Unfortunately for Dexcom, the average demographic profile for a typical Super Bowl viewer tends to look more like the people in Abbott's Freestyle Libre ads than the youthful picture presented in Dexcom's Nick Jonas Super Bowl ad, raising further questions about Dexcom's Super Bowl ad spend.

According to Ad Age, Super Bowl ratings for 18-to-49-year-olds — the prime demographic for advertisers, has been falling in recent years. More importantly, when you look at 18-to-49 "Sunday Night Football" ratings, which have been remarkably steady over the years, those have also been falling for the 18-to-49-year-old demographic. While there still are plenty of hard-core football fans who are tuning in each week, the game (including the Super Bowl) has seen fewer casual fans and non-sports viewers tuning-in. That is an NFL problem, but it directly impacts Dexcom if it's spending millions on the game's biggest night.

Meanwhile, Abbott CEO Robert Ford said at the J.P. Morgan Healthcare Conference in January (see the article at for more details) that Abbott aims to grow its Freestyle Libre continuous glucose monitors into a $10 billion product over the next five years. I remain skeptical of Abbott's strategy for delivering on that promise. 

Insurance companies still aren't persuaded they should spend millions paying for CGM's for Type 2's who don't use insulin. After all, many insurance companies still won't cover CGM's for non insulin using Type 2 patients, but they usually will for Type 1 patients (thanks largely to JDRF advocacy groundwork laid years ago). Ignoring the Type 1 user base is a foolish bet if you sell CGM's.
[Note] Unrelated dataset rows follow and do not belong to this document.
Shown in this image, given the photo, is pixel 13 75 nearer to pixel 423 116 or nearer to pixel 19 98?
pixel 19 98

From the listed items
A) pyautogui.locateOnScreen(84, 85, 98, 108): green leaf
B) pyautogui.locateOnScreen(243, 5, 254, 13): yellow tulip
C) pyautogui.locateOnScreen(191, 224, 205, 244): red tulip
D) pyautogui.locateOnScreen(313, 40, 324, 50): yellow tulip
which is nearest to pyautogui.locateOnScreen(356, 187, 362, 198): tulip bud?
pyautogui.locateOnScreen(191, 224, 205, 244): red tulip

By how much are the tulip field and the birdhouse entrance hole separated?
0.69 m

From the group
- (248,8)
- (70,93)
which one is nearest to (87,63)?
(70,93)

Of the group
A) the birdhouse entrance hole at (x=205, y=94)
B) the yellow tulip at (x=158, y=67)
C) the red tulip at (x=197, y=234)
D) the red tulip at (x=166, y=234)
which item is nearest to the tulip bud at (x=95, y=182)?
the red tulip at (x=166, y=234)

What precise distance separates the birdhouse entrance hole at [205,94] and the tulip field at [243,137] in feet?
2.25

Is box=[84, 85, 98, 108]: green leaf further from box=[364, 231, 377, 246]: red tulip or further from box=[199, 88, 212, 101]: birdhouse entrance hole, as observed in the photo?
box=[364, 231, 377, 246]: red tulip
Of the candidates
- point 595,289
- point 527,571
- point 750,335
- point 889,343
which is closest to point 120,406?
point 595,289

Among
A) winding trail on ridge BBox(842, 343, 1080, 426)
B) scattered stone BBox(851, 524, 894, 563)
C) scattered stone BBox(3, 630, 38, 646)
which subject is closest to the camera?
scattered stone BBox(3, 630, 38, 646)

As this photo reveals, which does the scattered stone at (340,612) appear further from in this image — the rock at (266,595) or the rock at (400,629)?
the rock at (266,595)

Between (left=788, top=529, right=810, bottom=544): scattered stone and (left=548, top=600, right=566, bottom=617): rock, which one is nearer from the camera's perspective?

I'm not sure any strategy that ignores that the core potential customer-base is a way to grow your product to a $10 billion business.

But neither company's strategy (Dexcom's retaining share of T1D CGM users or Abbott's converting T2D into CGM users) is ideal, and each faces significant barriers. Dexcom still enjoys name recognition as the first CGM on the U.S. market, but will it still work if FTC and U.S. DOJ sue PBM's over rebates and formulary exclusions and its rival is 30% cheaper out-of-pocket?

So instead, we are seeing companies like Dexcom collaborating with GoodRx to offset its evident weaknesses in the un/underinsured customer base. But Abbott can do the same thing (if not with GoodRx, then with a rival like SingleCare), then it will come down to price, and if Dexcom wants to win, its sensor prices need to come down which will eat into the company's margins. But spending $5.5 to $7 million on a Super Bowl ad likely won't shield it from that competitive pressure.